Detailed weather observations from the Durango airport are available at http://weather.noaa.gov/weather/current/KDRO.html . You may use the NOAA observations as a source, but I would also like you to include your own observations.

2. (2 points) Explain the weather patterns you observed. Check out weather discussions at the National Weather Service web site (http://www.nws.noaa.gov/) for information about national and global weather patterns.


Why do I do it that way? Well, mostly because that's what I brainstormed the first time I taught the class. But I wanted to create an assignment that would get the students to look at the world around them, and think about what they were learning in class, and connect them together. So when they wake up in the morning and see this:



... they have some idea why there is frost on the car windows but not on the house windows (as was the case at my house on Saturday). Or so, when the smoke from the Durango-Silverton train hangs down in the valley on a cold morning, they realize that they're seeing a temperature inversion.

And I didn't want to make the assignment too complicated - I didn't want them to need access to a barometer, or for them to get up in the middle of the night to measure the temperature.

So does it work? Well, it's hard to say. A few students make great, detailed observations. Other students do the bare minimum. And it seems like it's pretty hard to connect the local observations to bigger picture questions - I would need to have them look at the National Weather Service web site daily, or something.

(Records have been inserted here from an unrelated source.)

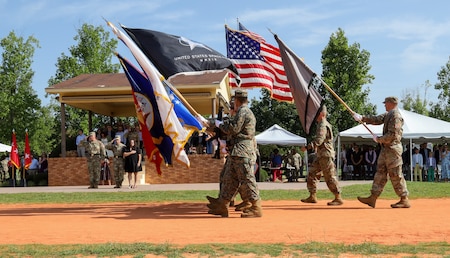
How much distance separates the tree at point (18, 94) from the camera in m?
40.9

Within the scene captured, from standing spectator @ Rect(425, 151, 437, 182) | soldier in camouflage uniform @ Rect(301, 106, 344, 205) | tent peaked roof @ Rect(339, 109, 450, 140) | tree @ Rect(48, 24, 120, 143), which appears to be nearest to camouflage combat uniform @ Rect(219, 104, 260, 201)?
soldier in camouflage uniform @ Rect(301, 106, 344, 205)

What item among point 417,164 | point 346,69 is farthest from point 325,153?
point 346,69

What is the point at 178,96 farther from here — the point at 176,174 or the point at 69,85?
the point at 69,85

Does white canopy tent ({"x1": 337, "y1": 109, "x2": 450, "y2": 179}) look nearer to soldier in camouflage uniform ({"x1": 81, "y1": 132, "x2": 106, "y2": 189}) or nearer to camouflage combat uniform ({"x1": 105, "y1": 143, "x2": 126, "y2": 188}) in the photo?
camouflage combat uniform ({"x1": 105, "y1": 143, "x2": 126, "y2": 188})

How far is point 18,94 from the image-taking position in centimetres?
4119

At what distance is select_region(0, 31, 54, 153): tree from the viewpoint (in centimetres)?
4088

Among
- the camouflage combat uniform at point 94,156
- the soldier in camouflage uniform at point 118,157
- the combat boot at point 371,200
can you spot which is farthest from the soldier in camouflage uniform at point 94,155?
the combat boot at point 371,200

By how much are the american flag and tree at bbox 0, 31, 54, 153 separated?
86.5 feet

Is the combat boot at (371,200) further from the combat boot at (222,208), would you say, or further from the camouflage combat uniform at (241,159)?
the combat boot at (222,208)

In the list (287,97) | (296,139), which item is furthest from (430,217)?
(296,139)

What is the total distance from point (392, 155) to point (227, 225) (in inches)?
163

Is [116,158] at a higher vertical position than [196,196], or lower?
higher

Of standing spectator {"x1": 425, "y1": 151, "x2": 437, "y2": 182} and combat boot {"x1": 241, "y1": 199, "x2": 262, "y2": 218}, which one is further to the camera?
standing spectator {"x1": 425, "y1": 151, "x2": 437, "y2": 182}

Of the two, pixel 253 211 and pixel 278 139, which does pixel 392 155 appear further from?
pixel 278 139
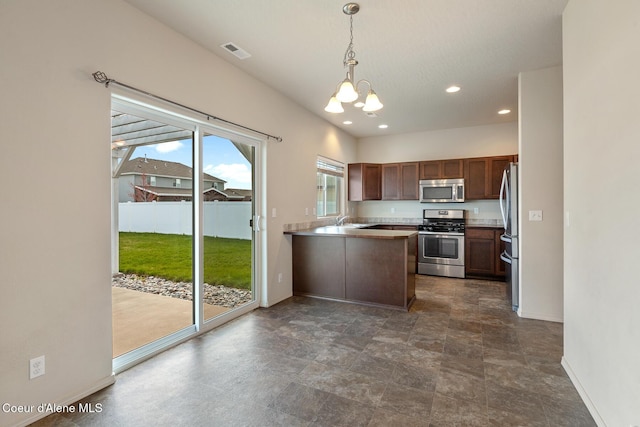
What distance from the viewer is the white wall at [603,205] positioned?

I also hope that the weather journals will give me some concrete examples of things to discuss in class. I started class this morning (on humidity and the dew point and ways that clouds form) with a picture of frost on my car, and we talked about that (and about the experiences of students who have grown up in more humid climates with a lot of dew). We still didn't end up talking about some of the more interesting things I saw over the weekend, such as the fog that formed at dusk on Friday, after the sun had started sublimating the new snow. (I think - though I'm not certain - that I was seeing something like the crazy freezing fog that Albuquerque had last winter, when the snow sublimated and raised the relative humidity near the ground, and then the cold air near the ground condensed it into fog.)

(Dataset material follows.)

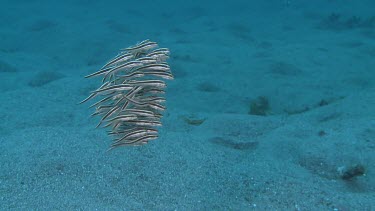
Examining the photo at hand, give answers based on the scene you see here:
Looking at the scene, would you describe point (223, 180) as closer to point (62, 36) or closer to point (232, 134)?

This morning, however, I asked how many students had described frost in their weather journals. Only a couple students raised their hands. So it doesn't seem like most of them are paying very close attention. They've got a few more days, though, so maybe their observations will improve.

4 comments:

John Fleck said...

Thanks. And hmmm. Looks like a mixed bag.

One of the advantages my project may have is that no one's going to be forcing the kids to do it.

What of the idea of having them actually check a thermometer themselves rather than getting the data from the web - so they experience the number as they are recording it?

Kim said...

I would rather have them check a thermometer themselves, but I ran into a problem of where and how to have them do that. A lot of the students didn't own thermometers, and I didn't have access to enough in the department to check them out. And then there's the question of when to measure the temperature - each student has a different schedule, so I didn't want to choose a particular time myself, but the time of day made the biggest difference in the temperature they measured. For a long time, I had them measure the temperature however they could - bank thermometers, thermometers hanging from a jacket zipper, whatever. But the measurements varied too much from day to day for the students to say much about what they observed.

I think checking the temperature themselves would work a lot better for kids living at home. (We've got a thermometer mounted outside our kitchen window, and we probably aren't the only people who do.) Plus middle school kids tend to have much more regular schedules (at least on school days) than college students do - they could measure temperature every morning, or at dinner time, or when they get home from school.

Chris R said...

Perhaps most of the students didn't consider frost as 'weather'?

Kim said...

Perhaps they didn't, Chris. (I didn't take a picture of the snow that fell the day before... I was too busy taking the 4-year-old outside to follow deer tracks around. :) )

And maybe the combination of the weather journal and discussing the weather during class helped them make a connection between frost and clouds and snow.